The Japanese concept of ma, the use of space and pause to create meaning, has entered mainstream interior design conversation. So has the Scandinavian notion of the alkove, a recessed space within a room that provides visual and psychological shelter without full enclosure. Both reflect the same underlying insight: that we need rooms to mean something again.

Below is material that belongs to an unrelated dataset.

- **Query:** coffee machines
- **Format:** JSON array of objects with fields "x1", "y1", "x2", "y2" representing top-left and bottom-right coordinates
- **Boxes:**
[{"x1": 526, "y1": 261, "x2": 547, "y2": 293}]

‘People are tired of living in one big performance space,’ says interior designer Rosa Mercer, whose studio has worked on residential projects from Glasgow to Cornwall. ‘They want their kitchen to be a kitchen. They want their sitting room to be somewhere they actually sit and feel settled. That sounds obvious, but for twenty years it was almost countercultural to say so.’
The open-plan era will leave its mark. Kitchens will remain more sociable than they were in 1975. Natural light will remain a priority. But the instinct to knock every wall down, to create seamless expanses from front door to garden, is ebbing. The door is being quietly, thankfully, closed.